**PASSAGE SHOWN:**
--- START ---

/imageclassification

General Image Classification Code base

Primary LanguagePython

ImageClassification

1. Introduction

This repo is only used for image classification task, such as imagenet. Include ddp training and inference, calculate the real acc and so on.

2. Enveriments

  • python 3.7+
  • pytorch 1.7.1
  • pillow
  • apex
  • opencv-python

You can see this repo to find how to install the apex

3. Training & Inference

  • dataset prepare
    /data/home/imagenet/xxx.jpeg, 0
    /data/home/imagenet/xxx.jpeg, 1
    ...

--- END ---

**WORK REQUEST 1:**
List every software requirement named under "2. Enveriments" on the image classification code base page.
**WORK REQUEST 2:**
Put this sentence from the image classification code base page into Spanish: "This repo is only used for image classification task, such as imagenet."
The material plays no part in this work.

**RAW DATA:**
--- START ---

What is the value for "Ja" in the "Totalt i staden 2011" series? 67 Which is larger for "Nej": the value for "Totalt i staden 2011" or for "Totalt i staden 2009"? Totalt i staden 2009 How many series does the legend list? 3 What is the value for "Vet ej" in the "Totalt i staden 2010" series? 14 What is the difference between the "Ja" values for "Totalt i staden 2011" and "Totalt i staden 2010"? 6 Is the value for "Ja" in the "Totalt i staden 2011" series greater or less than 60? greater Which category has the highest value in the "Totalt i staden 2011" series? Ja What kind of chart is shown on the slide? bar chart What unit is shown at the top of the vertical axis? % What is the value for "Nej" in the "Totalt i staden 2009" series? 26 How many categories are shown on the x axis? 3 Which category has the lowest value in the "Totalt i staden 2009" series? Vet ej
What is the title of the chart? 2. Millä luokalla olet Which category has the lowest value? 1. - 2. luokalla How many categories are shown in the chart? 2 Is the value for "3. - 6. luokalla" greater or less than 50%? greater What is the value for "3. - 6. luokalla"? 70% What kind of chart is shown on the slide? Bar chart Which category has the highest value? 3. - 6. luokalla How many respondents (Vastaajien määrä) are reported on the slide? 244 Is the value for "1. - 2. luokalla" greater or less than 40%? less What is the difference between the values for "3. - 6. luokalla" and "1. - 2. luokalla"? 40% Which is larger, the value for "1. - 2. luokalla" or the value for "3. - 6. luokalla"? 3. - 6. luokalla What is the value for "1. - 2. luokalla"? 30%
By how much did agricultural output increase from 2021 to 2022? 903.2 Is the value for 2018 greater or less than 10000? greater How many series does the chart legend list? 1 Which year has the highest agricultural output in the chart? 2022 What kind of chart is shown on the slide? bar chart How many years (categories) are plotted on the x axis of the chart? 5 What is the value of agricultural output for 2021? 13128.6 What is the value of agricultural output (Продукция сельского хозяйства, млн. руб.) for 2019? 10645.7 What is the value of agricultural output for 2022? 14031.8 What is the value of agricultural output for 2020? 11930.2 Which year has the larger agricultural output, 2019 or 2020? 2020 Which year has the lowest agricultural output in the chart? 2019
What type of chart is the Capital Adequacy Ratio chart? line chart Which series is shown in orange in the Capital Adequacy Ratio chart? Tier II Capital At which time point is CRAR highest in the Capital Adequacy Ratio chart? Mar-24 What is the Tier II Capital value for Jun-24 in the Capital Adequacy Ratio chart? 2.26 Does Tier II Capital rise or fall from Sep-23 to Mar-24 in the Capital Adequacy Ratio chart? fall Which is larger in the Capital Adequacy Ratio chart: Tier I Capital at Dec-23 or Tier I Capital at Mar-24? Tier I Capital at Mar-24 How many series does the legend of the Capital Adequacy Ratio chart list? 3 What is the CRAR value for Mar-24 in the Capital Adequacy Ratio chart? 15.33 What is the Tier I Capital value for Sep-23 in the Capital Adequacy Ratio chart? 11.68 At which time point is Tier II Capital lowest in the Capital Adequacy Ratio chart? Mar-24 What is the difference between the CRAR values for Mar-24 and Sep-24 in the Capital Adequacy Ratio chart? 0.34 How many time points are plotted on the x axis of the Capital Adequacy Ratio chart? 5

--- END ---

**TASK ANSWER 1:**
python 3.7+, pytorch 1.7.1, pillow, apex, opencv-python

**TASK ANSWER 2:**
Este repositorio solo se usa para tareas de clasificación de imágenes, como imagenet.